• **PASSAGE GIVEN**
ADAM GLICK: Not bad.

CRAIG BOX: Unfortunately, I don't think that works if everyone tries to do it. If we have a glut of 2014 Star Wars Darth Revan, whoever that was, I just don't think the market will be there.

ADAM GLICK: You could end up with the great crash of the plastic blockchain. Ba-doom tsssh.

[LAUGHING]

CRAIG BOX: We left a little Easter egg in the show notes last week, and I'd like to say thank you to everyone who reached out. More than I expected, actually, a couple of comments. Unfortunately, no one commented on the correct pronunciation of the tool, the command line tool name. We thought that one was obviously a easy setup.

ADAM GLICK: Forever it will remain a mystery and debate.

CRAIG BOX: And no one asked for your hot and sour soup recipe.

ADAM GLICK: Very, very sad. Although we still have some in the freezer here. We will not send that out, though. You want to get to the news?

CRAIG BOX: Let's get to the news.

[MUSIC PLAYING]

ADAM GLICK: Knative, the serverless framework for Kubernetes, has announced it 0.3 release. This is the first release in a six-week release cycle. And new features include the scaling on CPU usage, as well as requests and publishing services only within a cluster.

CRAIG BOX: Tetrate have announced Service Mesh Day, the first ever industry conference dedicated to service mesh technology. It's a two-day event on March 28th and 29th in San Francisco. And speakers announced so far include Google VP and CAP theorist, Eric Brewer, and Matt Klein, author of Envoy, who we spoke to in episode 33. A call for papers is open until February the 8th. And there are 30 full-path scholarships available for students and underrepresented minorities.

ADAM GLICK: Apple has open-sourced the Record Layer for FoundationDB and published a paper on it. FoundationDB is a distributed database which was acquired and open-sourced by Apple. Various layers on top of the FoundationDB base enable different behaviors like traditional relational SQL and document storage. The Record Layer is also of note as it powers Apple's CloudKit service.

• **MATERIAL SUPPLIED**
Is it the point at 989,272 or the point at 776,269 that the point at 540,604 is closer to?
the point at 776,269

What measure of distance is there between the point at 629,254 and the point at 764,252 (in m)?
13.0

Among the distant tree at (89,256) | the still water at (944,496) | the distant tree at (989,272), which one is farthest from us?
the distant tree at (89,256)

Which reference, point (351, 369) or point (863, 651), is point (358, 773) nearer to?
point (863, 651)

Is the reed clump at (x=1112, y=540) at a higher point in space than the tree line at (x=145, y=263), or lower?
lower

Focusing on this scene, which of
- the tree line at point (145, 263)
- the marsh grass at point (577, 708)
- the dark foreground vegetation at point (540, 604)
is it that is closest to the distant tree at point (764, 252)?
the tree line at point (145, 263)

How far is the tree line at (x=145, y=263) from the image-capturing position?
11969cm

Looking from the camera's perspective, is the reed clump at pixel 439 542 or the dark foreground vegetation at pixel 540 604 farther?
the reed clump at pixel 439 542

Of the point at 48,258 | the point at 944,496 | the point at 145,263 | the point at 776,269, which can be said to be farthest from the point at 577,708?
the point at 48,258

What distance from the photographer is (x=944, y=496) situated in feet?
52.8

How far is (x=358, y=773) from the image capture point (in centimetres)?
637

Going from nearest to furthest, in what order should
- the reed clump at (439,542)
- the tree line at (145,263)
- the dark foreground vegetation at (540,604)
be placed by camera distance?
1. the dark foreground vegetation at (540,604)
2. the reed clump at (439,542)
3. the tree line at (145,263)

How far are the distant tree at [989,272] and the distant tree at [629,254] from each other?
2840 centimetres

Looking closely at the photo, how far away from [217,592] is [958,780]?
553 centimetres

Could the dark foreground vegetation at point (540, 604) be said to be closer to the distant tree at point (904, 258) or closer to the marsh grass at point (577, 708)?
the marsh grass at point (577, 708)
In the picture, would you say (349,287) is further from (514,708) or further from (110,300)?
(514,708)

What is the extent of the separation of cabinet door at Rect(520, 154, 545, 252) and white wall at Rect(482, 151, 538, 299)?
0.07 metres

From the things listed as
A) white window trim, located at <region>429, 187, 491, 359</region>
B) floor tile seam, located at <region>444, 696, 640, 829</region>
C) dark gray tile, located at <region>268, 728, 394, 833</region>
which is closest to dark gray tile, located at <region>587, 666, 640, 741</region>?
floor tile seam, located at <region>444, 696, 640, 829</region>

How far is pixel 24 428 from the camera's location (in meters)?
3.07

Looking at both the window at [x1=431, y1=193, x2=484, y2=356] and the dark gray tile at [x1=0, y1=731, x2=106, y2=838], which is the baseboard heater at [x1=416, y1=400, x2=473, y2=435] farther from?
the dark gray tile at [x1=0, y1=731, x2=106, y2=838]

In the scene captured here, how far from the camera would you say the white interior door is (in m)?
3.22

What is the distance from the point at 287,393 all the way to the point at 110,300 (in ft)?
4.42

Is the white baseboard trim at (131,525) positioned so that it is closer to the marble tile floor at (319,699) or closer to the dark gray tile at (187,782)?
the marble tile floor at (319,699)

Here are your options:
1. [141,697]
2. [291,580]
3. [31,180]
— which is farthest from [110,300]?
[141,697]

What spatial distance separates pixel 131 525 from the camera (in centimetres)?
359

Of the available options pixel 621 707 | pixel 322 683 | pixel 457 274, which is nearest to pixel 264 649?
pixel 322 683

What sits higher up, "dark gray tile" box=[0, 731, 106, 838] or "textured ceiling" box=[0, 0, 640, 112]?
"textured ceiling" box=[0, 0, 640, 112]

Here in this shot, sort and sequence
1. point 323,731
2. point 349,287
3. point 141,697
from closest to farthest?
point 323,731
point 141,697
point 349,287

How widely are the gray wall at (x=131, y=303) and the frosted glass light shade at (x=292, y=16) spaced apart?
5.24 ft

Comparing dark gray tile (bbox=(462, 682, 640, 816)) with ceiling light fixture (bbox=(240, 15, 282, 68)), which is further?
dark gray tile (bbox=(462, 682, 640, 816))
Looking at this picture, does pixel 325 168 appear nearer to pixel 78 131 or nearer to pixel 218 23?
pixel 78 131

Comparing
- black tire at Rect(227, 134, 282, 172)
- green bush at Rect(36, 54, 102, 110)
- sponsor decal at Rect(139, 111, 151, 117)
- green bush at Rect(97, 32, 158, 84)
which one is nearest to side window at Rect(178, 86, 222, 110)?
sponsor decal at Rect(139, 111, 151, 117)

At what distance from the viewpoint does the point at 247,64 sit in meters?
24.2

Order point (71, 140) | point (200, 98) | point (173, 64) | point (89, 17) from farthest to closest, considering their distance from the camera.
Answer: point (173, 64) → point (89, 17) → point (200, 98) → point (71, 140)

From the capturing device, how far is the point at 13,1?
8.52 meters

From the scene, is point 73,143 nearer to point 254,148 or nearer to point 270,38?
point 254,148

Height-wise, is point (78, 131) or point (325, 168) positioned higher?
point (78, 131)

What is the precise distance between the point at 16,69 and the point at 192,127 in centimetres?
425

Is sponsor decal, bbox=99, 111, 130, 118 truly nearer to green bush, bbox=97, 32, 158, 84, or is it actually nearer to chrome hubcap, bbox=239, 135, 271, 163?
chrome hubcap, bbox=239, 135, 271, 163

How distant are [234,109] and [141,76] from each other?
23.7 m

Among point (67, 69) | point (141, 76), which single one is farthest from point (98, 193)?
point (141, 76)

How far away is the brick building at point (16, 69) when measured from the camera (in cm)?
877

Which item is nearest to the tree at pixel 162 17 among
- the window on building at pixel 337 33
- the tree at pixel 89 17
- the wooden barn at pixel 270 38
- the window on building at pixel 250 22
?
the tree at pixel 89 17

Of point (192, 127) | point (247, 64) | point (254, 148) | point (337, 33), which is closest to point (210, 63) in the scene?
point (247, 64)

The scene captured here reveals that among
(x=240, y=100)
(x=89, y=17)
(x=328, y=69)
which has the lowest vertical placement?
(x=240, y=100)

---

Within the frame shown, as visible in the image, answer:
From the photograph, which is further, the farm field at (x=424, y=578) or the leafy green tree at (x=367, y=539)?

* * *

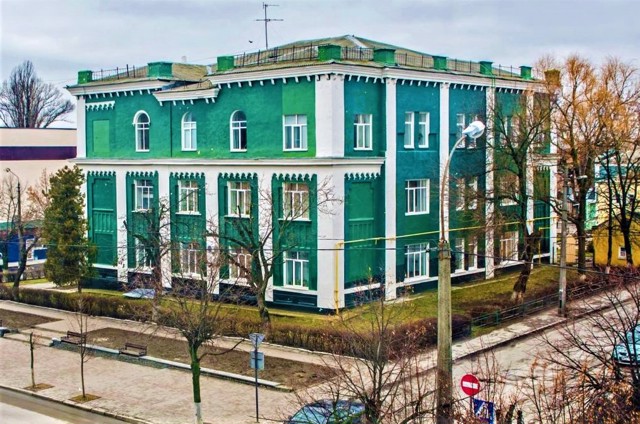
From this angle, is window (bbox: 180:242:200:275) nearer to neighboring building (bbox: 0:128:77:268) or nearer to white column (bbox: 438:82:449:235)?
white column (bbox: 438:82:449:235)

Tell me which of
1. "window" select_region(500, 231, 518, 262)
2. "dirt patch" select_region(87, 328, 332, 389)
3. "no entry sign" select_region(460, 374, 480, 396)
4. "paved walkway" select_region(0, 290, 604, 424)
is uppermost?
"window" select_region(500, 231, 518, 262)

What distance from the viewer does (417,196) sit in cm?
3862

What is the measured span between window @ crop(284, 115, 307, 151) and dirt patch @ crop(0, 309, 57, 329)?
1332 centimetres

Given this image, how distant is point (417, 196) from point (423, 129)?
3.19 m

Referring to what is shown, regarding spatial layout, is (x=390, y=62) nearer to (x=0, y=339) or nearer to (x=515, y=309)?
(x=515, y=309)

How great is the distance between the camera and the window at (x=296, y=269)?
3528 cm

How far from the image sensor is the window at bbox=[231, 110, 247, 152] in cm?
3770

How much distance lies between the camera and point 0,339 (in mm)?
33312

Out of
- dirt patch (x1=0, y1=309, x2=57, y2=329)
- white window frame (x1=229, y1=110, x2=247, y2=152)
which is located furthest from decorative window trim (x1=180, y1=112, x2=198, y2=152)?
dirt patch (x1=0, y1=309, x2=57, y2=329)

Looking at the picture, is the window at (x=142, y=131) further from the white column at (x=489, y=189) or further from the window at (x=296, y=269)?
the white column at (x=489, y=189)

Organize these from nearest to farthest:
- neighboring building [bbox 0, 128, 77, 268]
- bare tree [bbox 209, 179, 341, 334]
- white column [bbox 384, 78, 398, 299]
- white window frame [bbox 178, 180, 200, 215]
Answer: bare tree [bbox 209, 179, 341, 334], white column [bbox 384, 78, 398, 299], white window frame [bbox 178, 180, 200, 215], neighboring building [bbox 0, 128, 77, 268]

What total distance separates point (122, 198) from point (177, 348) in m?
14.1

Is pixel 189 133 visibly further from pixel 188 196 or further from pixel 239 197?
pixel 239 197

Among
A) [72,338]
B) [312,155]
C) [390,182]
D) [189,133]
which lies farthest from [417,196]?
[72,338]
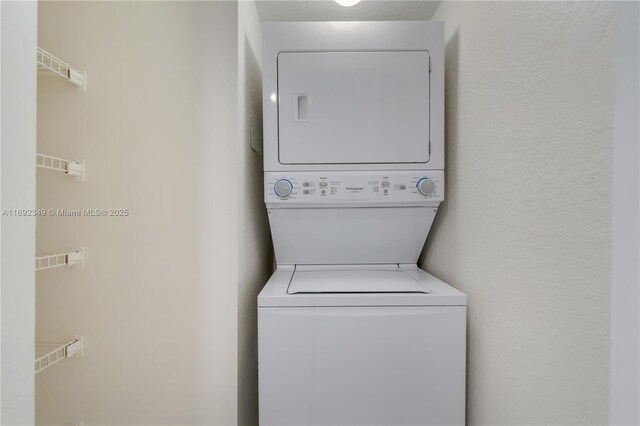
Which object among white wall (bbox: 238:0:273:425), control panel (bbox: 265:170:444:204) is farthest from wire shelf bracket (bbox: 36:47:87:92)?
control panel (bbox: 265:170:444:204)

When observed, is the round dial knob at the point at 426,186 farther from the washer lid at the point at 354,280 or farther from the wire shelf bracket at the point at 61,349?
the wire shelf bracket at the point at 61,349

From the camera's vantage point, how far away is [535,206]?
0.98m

• **PROBLEMS**
1. In the podcast transcript, how long is the release cycle that begins with Knative's 0.3 release?
2. Please write out the podcast transcript between "ADAM GLICK: Forever" and "to the news?", inclusive.

• **THE ANSWERS**
1. Six weeks.

2.
ADAM GLICK: Forever it will remain a mystery and debate.

CRAIG BOX: And no one asked for your hot and sour soup recipe.

ADAM GLICK: Very, very sad. Although we still have some in the freezer here. We will not send that out, though. You want to get to the news?